Can Financial Regulation Save the Planet?

Scholars assess whether the financial sector should lead the transition to a low-carbon economy.

If your house caught fire and your town had no fire department, would you consider calling your bank to come put out the fire? Of course not. And in a recent article, two scholars posit that asking banks to solve the climate crisis facing the planet could be just as foolhardy.

Dimitri Demekas, a visiting senior fellow at the School of Public Policy at the London School of Economics, and Pierpaolo Grippa, a senior economist at the International Monetary Fund, argue that having regulators impose too many climate-related burdens on banks could increase financial instability, exacerbate market volatility, and draw regulators into political roles without democratic legitimization.

Demekas and Grippa’s argument, however, might run contrary to current global demand. Calls for the financial industry to solve climate change are coming from many different arenas. The surge in demand for ESG-labeled investment funds demonstrates the pressure exerted by climate-interested shareholders and investors, according to Demekas and Grippa. Political leaders across the globe are also insisting on action by the financial sector.

Demekas and Grippa identify the different ways that financial regulators are responding to these demands, including, for example, increased efforts to measure climate-related risks within the financial system.

But financial risks from climate change can be difficult to measure in a consistent, accurate way that would support specific regulatory or policy action, according to Demekas and Grippa. They attribute this difficulty to the fact that climate risks often occur over long time horizons with varying and unpredictable degrees of severity.

One study’s results illustrate their point, finding that even in a worst-case scenario of climate change, the probability of bank default is uncertain and statistically variant. Demekas and Grippa assert that results such as these, with a wide range of unpredictable results, do not constitute a “firm basis for policy action today.”

Demekas and Grippa state that the lack of standardization around the integration of climate-related risks into policy action has led regulators to focus on identifying changes that will enable financial institutions to continue doing their jobs in a new low-carbon economy. According to Demekas and Grippa, financial institutions are right to remain focused on ensuring overall stability in the financial sector in a world focused on lowering carbon emissions and mitigating climate change.

Yet some observers say this is not enough. Even with the limited information financial regulators have, Demekas and Grippa acknowledge that some scholars believe the financial sector can and should undertake more climate-mitigating action.
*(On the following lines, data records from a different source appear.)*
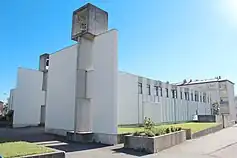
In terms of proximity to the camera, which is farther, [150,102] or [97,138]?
[150,102]

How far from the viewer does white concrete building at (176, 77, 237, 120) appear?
44.5 meters

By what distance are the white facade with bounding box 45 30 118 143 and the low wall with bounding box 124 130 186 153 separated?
90.0 inches

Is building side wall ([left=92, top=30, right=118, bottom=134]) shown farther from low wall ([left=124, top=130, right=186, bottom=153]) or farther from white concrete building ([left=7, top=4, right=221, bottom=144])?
low wall ([left=124, top=130, right=186, bottom=153])

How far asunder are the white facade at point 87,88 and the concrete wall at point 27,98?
8735mm

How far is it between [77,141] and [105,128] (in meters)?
2.11

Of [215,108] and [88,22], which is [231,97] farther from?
[88,22]

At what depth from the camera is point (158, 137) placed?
1048 centimetres

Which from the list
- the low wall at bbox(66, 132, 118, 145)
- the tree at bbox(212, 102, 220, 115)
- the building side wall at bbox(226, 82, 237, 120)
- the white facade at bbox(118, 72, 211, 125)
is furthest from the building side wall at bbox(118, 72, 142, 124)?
the building side wall at bbox(226, 82, 237, 120)

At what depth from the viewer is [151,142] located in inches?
396

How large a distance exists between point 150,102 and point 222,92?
25.6 meters

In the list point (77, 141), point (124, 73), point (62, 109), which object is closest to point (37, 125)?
point (62, 109)

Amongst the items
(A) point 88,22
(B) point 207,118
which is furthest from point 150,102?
(A) point 88,22

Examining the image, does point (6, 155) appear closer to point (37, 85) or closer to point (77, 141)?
point (77, 141)

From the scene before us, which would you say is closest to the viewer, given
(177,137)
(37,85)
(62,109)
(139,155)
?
(139,155)
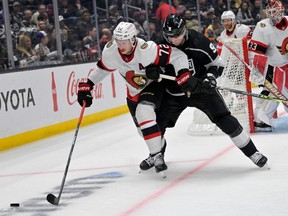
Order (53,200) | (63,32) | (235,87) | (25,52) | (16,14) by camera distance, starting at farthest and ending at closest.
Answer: (63,32), (25,52), (16,14), (235,87), (53,200)

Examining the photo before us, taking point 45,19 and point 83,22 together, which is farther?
point 83,22

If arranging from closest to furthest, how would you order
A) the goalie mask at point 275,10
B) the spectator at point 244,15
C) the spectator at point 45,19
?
the goalie mask at point 275,10 < the spectator at point 45,19 < the spectator at point 244,15

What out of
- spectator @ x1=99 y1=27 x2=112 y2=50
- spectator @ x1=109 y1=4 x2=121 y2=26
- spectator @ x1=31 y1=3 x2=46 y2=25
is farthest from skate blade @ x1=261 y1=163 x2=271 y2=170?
spectator @ x1=109 y1=4 x2=121 y2=26

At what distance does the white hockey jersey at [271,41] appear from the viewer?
582 cm

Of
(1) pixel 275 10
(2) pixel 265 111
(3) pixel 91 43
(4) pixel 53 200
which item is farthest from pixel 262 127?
(3) pixel 91 43

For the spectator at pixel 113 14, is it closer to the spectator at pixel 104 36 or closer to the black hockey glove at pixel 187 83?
the spectator at pixel 104 36

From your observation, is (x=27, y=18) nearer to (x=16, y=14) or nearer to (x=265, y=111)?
(x=16, y=14)

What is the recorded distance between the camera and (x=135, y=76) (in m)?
4.30

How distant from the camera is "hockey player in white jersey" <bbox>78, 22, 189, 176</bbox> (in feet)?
13.7

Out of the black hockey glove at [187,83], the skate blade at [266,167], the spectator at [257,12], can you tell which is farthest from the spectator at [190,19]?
the black hockey glove at [187,83]

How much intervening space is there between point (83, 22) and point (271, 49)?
3036mm

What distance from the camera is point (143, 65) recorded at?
421 cm

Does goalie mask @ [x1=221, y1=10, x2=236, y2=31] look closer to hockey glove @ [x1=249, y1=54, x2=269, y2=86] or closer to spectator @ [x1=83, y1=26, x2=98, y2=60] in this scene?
spectator @ [x1=83, y1=26, x2=98, y2=60]

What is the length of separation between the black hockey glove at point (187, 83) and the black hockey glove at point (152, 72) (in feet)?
0.42
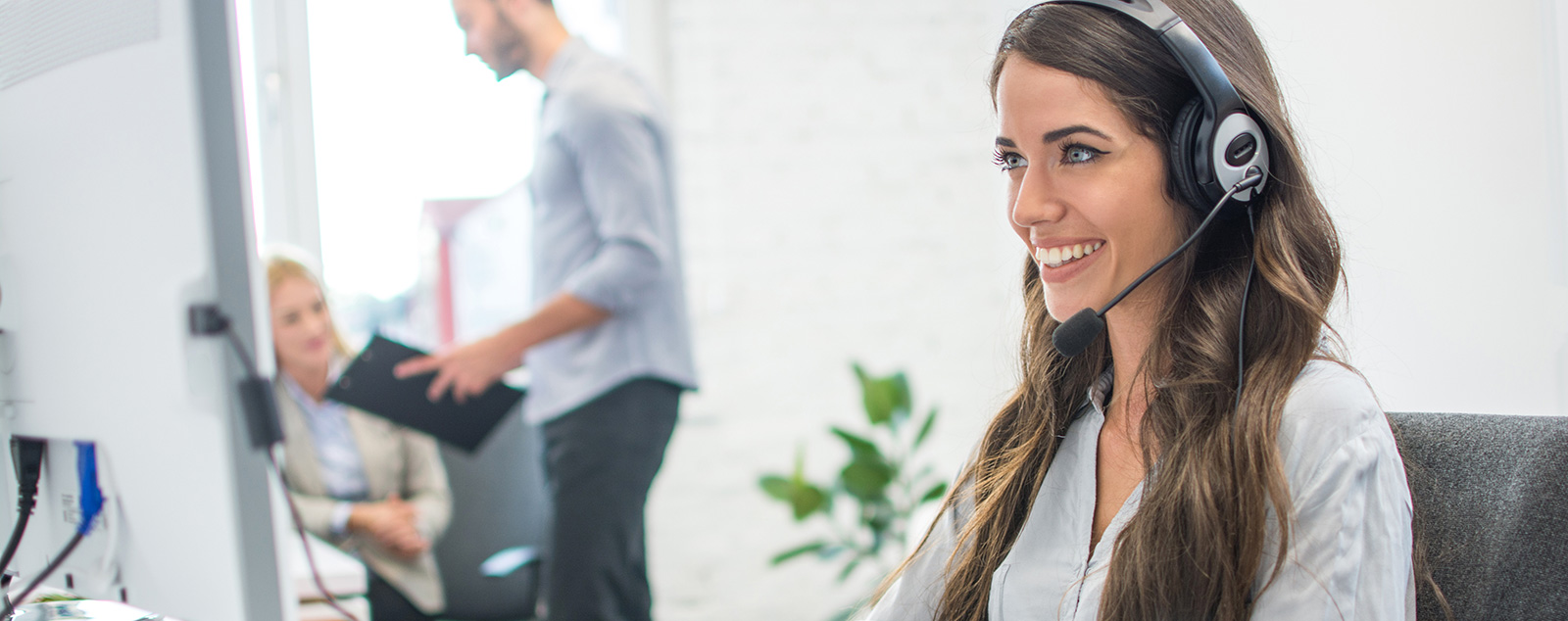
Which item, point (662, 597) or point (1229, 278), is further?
point (662, 597)

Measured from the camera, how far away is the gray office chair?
1.88 metres

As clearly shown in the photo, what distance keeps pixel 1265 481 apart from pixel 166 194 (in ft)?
2.34

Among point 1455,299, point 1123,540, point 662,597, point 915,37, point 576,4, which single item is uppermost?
point 576,4

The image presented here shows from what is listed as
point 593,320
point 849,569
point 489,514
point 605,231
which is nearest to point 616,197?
point 605,231

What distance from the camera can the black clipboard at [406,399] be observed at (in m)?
1.73

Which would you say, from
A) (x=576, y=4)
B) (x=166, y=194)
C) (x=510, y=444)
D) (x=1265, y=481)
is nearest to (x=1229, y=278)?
(x=1265, y=481)

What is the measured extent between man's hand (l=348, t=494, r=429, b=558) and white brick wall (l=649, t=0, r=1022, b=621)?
757 millimetres

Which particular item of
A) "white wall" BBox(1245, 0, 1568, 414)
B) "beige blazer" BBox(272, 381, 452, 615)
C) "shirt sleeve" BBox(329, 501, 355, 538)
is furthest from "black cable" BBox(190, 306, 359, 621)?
"shirt sleeve" BBox(329, 501, 355, 538)

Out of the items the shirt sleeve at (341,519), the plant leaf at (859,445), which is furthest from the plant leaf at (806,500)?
the shirt sleeve at (341,519)

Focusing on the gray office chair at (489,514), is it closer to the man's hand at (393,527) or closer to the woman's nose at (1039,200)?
the man's hand at (393,527)

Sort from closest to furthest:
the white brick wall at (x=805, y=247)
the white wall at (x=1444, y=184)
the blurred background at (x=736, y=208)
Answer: the white wall at (x=1444, y=184) → the blurred background at (x=736, y=208) → the white brick wall at (x=805, y=247)

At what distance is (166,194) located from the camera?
531mm

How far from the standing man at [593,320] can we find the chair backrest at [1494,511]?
1.21 meters

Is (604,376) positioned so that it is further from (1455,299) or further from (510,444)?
(1455,299)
According to Demekas and Grippa, these other scholars argue that financial regulators’ focus on maintaining financial stability and market integrity amounts to little more than “rearranging tables on the deck of the Titanic.” These critics would impose a duty on financial regulators and banks to take a more active role in the transition to a low-carbon economy.

One such action supported by other scholars involves incorporating environmental impacts into the calculation of risk-weighted assets. Banks could establish a brown penalizing factor, in which more capital would be required to loan to projects in “brown” sectors, such as oil drilling, and a green supporting factor, in which the capital requirements for banks to provide loans are lessened for projects in a “green” sector, such as solar power generation.
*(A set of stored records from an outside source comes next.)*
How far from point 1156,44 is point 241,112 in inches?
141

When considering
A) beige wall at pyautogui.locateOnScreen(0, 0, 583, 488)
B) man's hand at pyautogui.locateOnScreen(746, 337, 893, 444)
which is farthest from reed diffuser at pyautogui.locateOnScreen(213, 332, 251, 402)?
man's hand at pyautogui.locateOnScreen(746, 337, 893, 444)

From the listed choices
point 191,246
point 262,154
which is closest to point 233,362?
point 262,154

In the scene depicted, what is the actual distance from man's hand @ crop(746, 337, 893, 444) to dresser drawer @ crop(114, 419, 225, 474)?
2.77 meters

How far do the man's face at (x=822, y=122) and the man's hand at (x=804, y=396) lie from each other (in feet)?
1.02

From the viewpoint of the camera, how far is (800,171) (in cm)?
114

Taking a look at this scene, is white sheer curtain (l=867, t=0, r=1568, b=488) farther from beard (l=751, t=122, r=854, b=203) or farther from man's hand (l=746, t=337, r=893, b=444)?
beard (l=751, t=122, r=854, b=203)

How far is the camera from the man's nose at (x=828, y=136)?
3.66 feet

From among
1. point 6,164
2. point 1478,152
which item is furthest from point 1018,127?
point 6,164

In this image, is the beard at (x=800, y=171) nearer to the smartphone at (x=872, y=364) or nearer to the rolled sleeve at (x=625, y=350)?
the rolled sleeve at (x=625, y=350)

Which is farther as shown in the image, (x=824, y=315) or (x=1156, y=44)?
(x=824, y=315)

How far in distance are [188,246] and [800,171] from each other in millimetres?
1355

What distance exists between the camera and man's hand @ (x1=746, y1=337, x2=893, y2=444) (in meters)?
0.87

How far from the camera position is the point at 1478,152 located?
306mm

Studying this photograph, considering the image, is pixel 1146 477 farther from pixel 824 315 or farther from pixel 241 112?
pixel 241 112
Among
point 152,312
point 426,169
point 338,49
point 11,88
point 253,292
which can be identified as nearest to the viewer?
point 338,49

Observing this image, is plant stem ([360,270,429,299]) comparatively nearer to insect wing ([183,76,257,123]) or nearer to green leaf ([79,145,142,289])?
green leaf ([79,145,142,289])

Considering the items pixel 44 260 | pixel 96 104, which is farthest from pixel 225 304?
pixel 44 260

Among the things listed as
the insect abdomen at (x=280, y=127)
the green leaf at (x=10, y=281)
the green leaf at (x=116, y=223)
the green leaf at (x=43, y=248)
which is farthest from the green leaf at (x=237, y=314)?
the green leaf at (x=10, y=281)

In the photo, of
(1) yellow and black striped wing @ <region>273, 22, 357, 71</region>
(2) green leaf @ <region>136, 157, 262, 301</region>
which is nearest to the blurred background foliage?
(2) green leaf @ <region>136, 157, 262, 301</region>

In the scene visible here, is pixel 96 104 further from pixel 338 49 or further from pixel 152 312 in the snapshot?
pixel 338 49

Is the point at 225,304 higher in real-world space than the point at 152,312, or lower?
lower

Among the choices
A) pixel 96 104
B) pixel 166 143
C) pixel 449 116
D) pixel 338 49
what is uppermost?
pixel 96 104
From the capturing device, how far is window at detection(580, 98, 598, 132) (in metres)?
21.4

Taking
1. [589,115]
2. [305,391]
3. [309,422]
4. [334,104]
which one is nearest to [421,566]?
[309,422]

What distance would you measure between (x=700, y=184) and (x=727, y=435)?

Proponents of actions such as these argue that the only barrier to financial regulators taking up the mantle of fighting climate change is “orthodox thinking.” However, Demekas and Grippa contend that these critics oversimplify matters. Demekas and Grippa claim that reducing the problem merely to financial regulators’ mindset ignores potential policy complications, problems with ineffectiveness, and large-scale blowbacks on regulatory competence.

They note that when a regulatory tool is used to pursue different objectives simultaneously, policy inconsistencies are inevitable. For example, implementing a green supporting factor to adjust risk would require regulators to address hypothetical unknowns. And according to Demekas and Grippa, lowering the risk factors for green investments without empirical evidence that green investments are actually less risky, could fuel a “green bubble.”

In addition, Demekas and Grippa claim that regulatory measures are “unlikely to achieve the massive shift in credit and investment flows required for decarbonization.” They point to recent model estimates that show that even a green supporting factor that halved the capital requirement for green projects would have a “negligible impact on overall credit growth” and a “very low impact on financing for the targeted transition projects.”

Furthermore, an aggressive pursuit of climate-mitigating regulatory measures could have unintended negative effects that extend beyond the financial sector, Demekas and Grippa argue. They caution that central banks and regulators could be criticized for disregarding the political process and overstepping regulatory authority if they move ahead on their own but legislators fail to follow their lead.

Demekas and Grippa recommend that financial regulators act in concert with relevant governmental bodies to provide needed oversight of the entire economy. Demekas and Grippa conclude that, although the financial sector possesses both the power and responsibility to help put out the fires related to the transition to a low carbon economy, ultimately it cannot direct the transition without government support.